#### [課題 A]
ワークショップの紹介文について、次の(i)〜(iii)の記述が本文と合うかを判断せよ。それぞれ「はい」か「いいえ」で答え、決め手となる本文の語句をそのまま引用すること。(i) 第1回目のゲストは深田晃司氏である。(ii) 深田氏は「独立映画鍋」を立ち上げた。(iii) 司会は平田オリザ氏が務めた。
#### [課題 B]
ワークショップの紹介文を、最後の文の後から書き継げ。

#### [提示文]
_____

2012年11月1日

特別ワークショップ・不屈の挑戦者シリーズ(1)深田晃司監督


「インディペンデント映画の現実的な可能性と未来のネットワーク作りについて」
CO2特別ワークショップでは、現状の1歩先へ挑戦を続ける方をゲストにインディペンデント映画界の「現実」と「未来」考えて行きます。
第1回目のゲストは監督の深田晃司氏。 演劇を中心に文化行政にも力を入れる演出家平田オリザ氏の「青年団」に参加し、「東京人間喜劇」「歓待」などインディペンデント映画の制作をおこなう一方、「独立映画鍋」を立ち上げ、今後のインディペンデント映画の予算確保と上映ネットワーク作りに奔走する深田氏にお話を伺いました。(司会:富岡CO2事務局長)

_____

#### [空間推論の質問データ]
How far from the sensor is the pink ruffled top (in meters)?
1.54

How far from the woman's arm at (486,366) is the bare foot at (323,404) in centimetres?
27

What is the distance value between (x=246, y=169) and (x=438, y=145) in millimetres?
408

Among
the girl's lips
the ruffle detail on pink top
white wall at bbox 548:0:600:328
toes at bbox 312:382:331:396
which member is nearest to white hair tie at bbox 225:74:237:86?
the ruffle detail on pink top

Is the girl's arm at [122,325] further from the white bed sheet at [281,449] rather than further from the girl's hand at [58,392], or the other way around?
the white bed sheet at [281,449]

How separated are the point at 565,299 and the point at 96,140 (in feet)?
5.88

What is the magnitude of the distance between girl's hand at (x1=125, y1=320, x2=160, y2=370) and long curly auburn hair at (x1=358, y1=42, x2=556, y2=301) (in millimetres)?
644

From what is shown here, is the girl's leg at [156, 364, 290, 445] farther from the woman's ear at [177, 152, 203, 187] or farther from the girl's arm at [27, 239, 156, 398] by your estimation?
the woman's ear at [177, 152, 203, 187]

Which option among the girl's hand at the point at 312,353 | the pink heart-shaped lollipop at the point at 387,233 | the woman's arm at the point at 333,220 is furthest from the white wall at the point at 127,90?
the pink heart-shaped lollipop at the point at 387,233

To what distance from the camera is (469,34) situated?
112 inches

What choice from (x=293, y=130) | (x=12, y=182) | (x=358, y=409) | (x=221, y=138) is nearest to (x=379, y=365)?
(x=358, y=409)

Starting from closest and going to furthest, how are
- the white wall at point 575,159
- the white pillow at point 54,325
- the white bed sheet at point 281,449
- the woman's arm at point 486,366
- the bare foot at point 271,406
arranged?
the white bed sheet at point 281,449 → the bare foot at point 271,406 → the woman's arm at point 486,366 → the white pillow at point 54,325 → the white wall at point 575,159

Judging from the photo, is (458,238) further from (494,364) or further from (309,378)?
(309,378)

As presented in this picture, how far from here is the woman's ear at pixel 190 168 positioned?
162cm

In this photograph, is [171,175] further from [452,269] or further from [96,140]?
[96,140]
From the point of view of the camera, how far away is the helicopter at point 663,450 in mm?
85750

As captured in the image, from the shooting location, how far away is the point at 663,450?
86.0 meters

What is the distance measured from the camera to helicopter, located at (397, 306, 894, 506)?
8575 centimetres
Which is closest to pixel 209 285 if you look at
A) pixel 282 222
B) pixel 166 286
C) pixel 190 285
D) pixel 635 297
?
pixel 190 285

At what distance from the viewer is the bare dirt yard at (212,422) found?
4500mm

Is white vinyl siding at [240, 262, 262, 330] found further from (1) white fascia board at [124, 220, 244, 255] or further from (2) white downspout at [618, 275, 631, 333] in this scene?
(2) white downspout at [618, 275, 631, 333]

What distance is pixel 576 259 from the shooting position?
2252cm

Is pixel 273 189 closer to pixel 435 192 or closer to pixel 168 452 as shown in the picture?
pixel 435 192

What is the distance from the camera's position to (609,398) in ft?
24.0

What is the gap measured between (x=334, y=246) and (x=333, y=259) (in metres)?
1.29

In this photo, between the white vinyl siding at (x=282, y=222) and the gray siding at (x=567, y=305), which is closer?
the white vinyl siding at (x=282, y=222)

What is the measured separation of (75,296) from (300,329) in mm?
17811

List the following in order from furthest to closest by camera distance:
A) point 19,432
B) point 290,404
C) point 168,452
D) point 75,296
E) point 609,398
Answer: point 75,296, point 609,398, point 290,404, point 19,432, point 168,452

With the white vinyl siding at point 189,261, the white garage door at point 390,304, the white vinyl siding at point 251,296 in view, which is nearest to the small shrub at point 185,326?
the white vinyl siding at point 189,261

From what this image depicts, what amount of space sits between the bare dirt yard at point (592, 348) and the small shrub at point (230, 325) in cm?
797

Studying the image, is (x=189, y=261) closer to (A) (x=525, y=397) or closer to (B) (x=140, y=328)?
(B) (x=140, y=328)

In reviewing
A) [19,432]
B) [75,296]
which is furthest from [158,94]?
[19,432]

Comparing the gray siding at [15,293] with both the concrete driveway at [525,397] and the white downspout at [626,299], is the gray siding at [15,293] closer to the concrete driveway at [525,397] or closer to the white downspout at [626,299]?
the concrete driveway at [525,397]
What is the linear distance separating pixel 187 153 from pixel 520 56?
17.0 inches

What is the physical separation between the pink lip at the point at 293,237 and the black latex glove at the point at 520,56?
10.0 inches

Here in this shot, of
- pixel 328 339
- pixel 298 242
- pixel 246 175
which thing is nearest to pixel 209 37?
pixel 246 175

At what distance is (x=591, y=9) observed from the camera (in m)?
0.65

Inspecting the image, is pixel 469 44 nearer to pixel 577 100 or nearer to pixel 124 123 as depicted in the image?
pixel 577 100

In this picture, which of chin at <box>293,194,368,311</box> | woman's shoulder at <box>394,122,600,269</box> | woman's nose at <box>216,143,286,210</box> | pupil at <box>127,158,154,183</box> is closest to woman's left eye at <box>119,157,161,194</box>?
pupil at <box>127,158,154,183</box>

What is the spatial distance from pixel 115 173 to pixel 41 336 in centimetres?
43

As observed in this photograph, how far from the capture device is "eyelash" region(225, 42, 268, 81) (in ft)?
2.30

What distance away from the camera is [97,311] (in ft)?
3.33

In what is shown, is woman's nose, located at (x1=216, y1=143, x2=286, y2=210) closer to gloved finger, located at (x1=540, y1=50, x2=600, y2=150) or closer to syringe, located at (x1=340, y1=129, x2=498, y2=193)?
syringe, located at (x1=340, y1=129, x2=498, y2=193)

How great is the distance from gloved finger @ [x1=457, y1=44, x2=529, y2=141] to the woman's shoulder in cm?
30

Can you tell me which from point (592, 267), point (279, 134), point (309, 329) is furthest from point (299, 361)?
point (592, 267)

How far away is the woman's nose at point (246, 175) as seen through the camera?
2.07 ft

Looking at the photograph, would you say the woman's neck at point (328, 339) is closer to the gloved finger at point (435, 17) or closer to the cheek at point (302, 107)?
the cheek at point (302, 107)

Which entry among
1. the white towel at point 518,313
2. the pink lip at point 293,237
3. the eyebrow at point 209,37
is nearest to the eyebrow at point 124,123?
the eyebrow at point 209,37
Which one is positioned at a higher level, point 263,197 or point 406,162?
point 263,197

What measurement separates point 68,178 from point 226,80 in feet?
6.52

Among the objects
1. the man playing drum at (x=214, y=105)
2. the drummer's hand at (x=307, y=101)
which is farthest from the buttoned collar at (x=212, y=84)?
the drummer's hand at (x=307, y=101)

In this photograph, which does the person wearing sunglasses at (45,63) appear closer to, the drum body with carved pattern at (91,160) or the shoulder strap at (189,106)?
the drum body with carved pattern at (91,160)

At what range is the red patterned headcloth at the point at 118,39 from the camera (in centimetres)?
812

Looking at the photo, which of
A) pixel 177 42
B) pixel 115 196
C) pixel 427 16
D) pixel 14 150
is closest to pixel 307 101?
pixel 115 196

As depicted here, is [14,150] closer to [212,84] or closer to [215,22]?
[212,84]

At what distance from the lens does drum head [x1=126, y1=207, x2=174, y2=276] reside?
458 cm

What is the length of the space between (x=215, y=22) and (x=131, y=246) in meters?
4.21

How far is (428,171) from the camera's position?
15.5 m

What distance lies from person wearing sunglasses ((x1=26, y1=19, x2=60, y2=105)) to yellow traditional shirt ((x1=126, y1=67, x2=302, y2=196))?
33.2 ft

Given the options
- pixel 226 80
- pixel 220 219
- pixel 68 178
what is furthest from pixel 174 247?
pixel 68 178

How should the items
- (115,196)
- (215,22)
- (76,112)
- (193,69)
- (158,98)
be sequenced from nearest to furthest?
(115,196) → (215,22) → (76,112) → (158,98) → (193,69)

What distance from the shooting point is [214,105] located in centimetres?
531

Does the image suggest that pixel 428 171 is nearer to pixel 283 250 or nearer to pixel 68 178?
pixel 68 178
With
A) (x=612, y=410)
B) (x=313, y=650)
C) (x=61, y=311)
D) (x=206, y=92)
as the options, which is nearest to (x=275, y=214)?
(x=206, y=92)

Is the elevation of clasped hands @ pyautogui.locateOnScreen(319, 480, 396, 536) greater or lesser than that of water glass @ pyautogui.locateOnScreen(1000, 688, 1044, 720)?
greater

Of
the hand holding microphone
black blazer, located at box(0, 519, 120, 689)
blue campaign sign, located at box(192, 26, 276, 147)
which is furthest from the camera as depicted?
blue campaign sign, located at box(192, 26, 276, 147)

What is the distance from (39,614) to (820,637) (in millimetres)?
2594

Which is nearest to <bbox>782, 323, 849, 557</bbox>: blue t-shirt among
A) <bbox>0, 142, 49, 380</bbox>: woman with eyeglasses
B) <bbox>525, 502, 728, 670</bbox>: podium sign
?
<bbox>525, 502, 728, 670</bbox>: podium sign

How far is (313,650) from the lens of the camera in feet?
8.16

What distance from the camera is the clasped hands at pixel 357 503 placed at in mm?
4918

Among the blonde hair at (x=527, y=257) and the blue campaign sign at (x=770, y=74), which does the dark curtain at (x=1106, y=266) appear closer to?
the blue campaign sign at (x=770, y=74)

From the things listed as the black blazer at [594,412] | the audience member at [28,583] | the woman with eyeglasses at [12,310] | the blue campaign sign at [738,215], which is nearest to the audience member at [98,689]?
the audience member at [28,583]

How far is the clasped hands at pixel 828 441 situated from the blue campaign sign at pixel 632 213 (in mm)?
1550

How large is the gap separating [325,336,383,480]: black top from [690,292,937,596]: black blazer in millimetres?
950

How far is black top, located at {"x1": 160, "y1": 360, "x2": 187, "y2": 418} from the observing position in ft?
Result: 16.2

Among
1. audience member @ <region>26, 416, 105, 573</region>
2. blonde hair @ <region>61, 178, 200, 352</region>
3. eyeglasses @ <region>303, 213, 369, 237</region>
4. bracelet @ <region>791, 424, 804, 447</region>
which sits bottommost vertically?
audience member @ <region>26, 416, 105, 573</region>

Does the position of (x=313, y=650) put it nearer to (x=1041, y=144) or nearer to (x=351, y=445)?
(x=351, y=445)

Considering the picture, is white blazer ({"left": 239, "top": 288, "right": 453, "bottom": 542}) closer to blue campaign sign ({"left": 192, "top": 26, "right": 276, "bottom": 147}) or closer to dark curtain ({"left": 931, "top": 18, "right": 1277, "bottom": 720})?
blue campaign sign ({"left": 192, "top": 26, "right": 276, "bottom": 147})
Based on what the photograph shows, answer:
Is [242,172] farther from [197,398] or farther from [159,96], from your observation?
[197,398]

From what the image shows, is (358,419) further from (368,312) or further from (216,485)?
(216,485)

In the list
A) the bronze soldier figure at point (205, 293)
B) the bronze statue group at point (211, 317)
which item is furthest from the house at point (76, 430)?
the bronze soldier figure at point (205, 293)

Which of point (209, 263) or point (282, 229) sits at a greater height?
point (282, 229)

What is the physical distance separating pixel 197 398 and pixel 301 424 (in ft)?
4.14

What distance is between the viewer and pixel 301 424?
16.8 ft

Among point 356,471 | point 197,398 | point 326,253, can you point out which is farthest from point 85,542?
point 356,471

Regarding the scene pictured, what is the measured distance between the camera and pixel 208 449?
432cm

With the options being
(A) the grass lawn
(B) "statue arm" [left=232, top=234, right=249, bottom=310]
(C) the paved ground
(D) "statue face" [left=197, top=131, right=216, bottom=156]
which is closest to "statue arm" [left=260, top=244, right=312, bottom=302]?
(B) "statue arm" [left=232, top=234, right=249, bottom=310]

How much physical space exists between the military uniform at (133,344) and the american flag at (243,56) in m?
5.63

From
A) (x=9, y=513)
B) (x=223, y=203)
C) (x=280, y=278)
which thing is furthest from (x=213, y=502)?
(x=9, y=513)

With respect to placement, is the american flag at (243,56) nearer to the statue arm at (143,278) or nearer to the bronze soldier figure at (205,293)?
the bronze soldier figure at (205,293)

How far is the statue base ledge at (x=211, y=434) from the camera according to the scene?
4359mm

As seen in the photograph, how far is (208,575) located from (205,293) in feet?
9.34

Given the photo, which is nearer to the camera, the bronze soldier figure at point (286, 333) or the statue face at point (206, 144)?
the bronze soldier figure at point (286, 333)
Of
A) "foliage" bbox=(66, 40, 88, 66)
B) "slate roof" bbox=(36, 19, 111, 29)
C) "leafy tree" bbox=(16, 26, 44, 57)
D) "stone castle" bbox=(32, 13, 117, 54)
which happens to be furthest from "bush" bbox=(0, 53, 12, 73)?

_____

#### [正解 A]
(i) はい。「第1回目のゲストは監督の深田晃司氏。」
(ii) はい。「「独立映画鍋」を立ち上げ」
(iii) いいえ。「(司会:富岡CO2事務局長)」

#### [正解 B]
<次に進むために青年団へ>

父親が映画マニアでレーザーディスクやVHSに落としたものが約1000本あるような環境に育ったという深田監督。映画美学校に入学後、20歳頃に制作した長編映画『椅子』が第1回CO2の選考に残る。演劇に興味は無く、むしろ敬遠していたが、『椅子』の主演女優が所属する青年団の公演を観たことで、演劇のイメージを覆すような過剰さが一切無い普通の会話のような演技に驚いた。次に同じくインディペンデントで映画『Home Sweet Home』を制作するが、上辺だけ青年団っぽい映画をめざしても生身の俳優を前にすると上手く演出できず、いい演出が何なのかも分からなかったという。青年団が演出部を募集していたのを機に、秘密を探るため25歳で入団。

「今までのインディペンデント映画のやり方と違う方法でやらないと、次に進めないって危機感に背中を押されたんです」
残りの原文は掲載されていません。